The updated World Health Organization (WHO) classification of tumours in 2019 modified the categorisation of some breast carcinoma tumour types, with some lesions that were previously considered as separate special type that have been reclassified as variants of NST. The most controversial of these is, perhaps, medullary/medullary-like carcinoma, which is no longer regarded as a stand-alone special type but as a form of NST with abundant tumour-infiltrating lymphocytes (TILs). This lesion has invariably been problematic to classify reproducibly and with variation in its reported prognosis, from excellent through to only somewhat better than node- and grade 3-matched NST lesions. Other entities that are now regarded as NST variants are the exceptionally rare oncocytic, sebaceous, lipid-rich and glycogen-rich clear cell carcinomas. Apocrine, invasive papillary and invasive solid papillary carcinomas may all also be identified histologically.

Finally there is a range of salivary-gland-like and other very rare breast carcinomas that includes adenoid cystic, secretory, acinic cell, mucoepidermoid, mucinous cystadenocarcinoma, tall cell carcinoma with reversed polarity and others. Some of these have specific genetic abnormalities, such as fusion genes, which can be assessed for diagnostic purposes in problematic cases. However, for many of these rare lesions, both their prognosis and optimal clinical management remain unclear.

Histological grade

Histological grade is a proven prognostic value across all invasive tumour types and should be reported in all invasive breast cancers.

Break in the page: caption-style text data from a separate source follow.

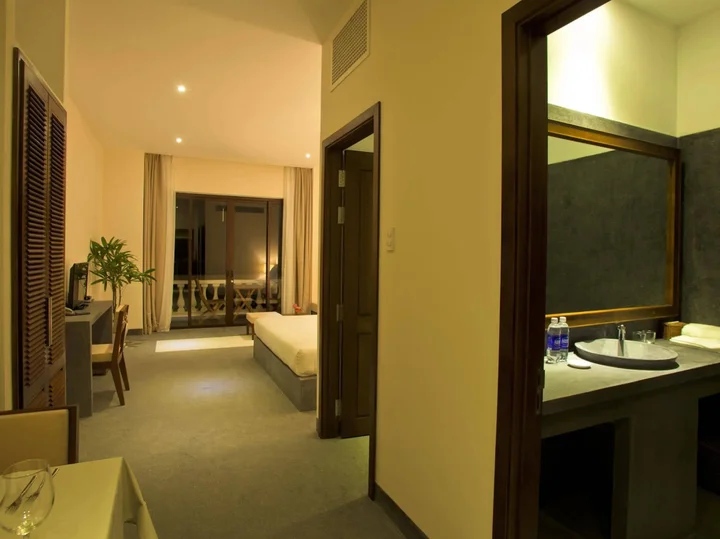 Хойан: Palm View Villa Hoi An
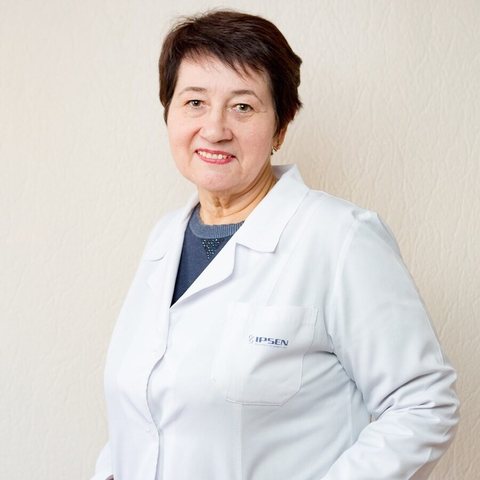Сологуб Валентина Николаевна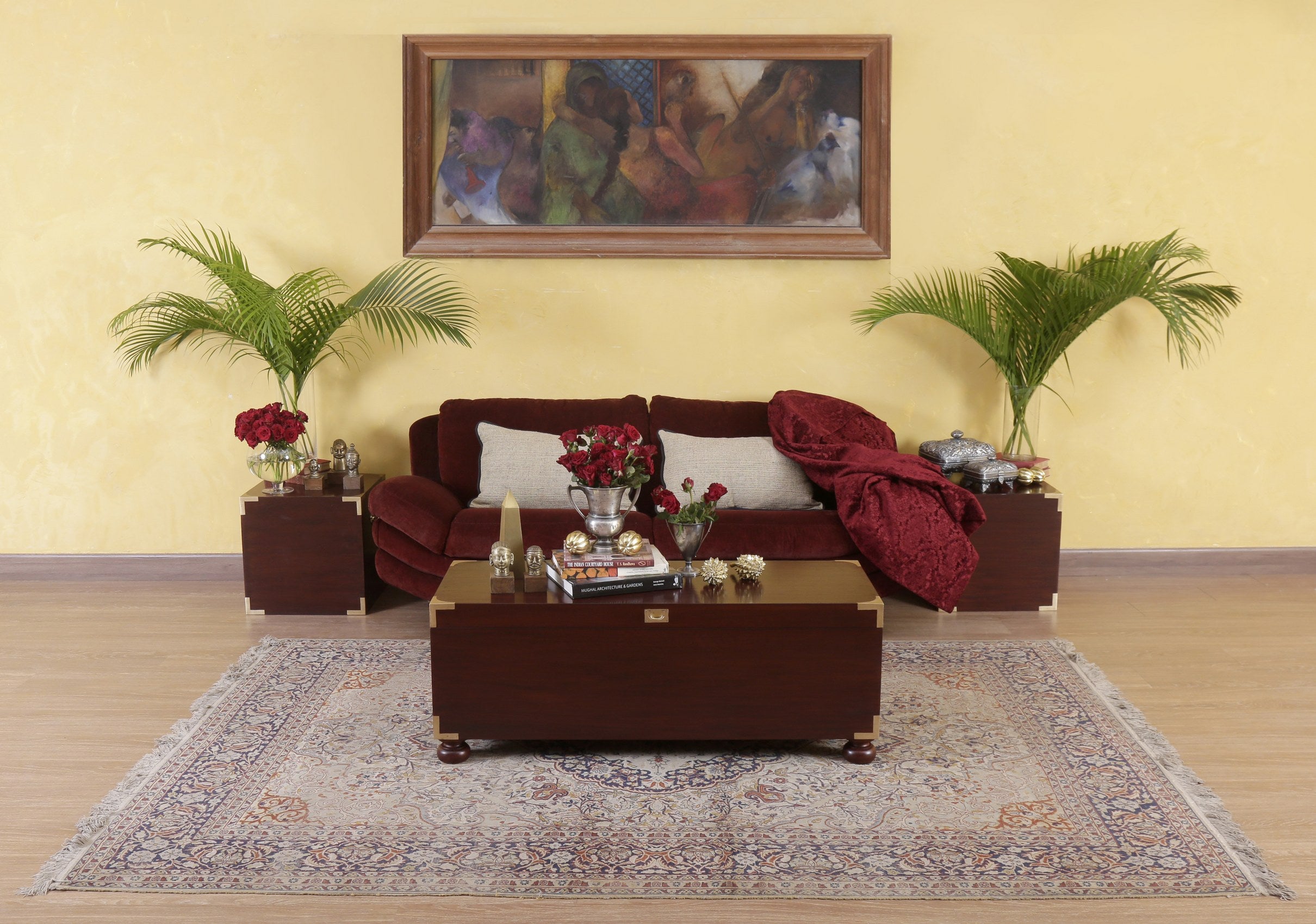 Harvey Coffee Table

Elston et al., in their seminal paper, described the Nottingham Grading System, demonstrating the clinical importance of histological grade in determining prognosis in 1831 patients in the Nottingham/Tenovus Primary Breast Cancer Study. This system of grading is internationally recognised and recommended for the routine assessment of grade of all invasive breast cancers.

In essence, the grade of a tumour reflects its degree of differentiation and its proliferative capacity. It is a composite score of three features (tubule/acinar/glandular formation; nuclear atypia/pleomorphism; and mitotic count in a given field area; Fig. 4.11 ), each of which is scored from 1 to 3. The three scores are added together to yield a total from 3 to 9. Grade 1 tumours overall score between 3 and 5; grade 2 lesions are those with scores of 6 or 7; and grade 3 cancers score 8 or 9 ( Figs. 4.6 and 4.11 ). Histological grade is associated with long-term prognosis; patients with grade 1 carcinomas have a 93% chance of surviving 10 years after diagnosis, whereas in patients with grade 3 cancers this is reduced to 70%. Grade has consistently been demonstrated to be associated with breast cancer-specific and disease-free survival and this remains true both overall and in subgroups based on tumour size and LN stage, as well as being an independent prognostic factor in multivariate analysis.

Grade is also assessed, and should be reported, on preoperative core needle biopsies (CNBs), where it can be used to guide treatment planning. The caveat is that grade on CNB does not always equate to that in the excision specimen; the core biopsy grade is more often an underestimate of the grade in the excised carcinoma rather than an overestimate, most often due to under-representation of the areas of greatest mitotic frequency in the small portion of the tumour present in the CNB. Nevertheless, CNB grade matches that of the excised tumour in approximately 67% of cases in the ‘routine’ setting, with 84% of grade 3 tumours being accurately assigned as such on the core biopsy specimen. This has importance for selection of patients, along with receptor status, for whom neoadjuvant chemotherapy (NACT) may be recommended.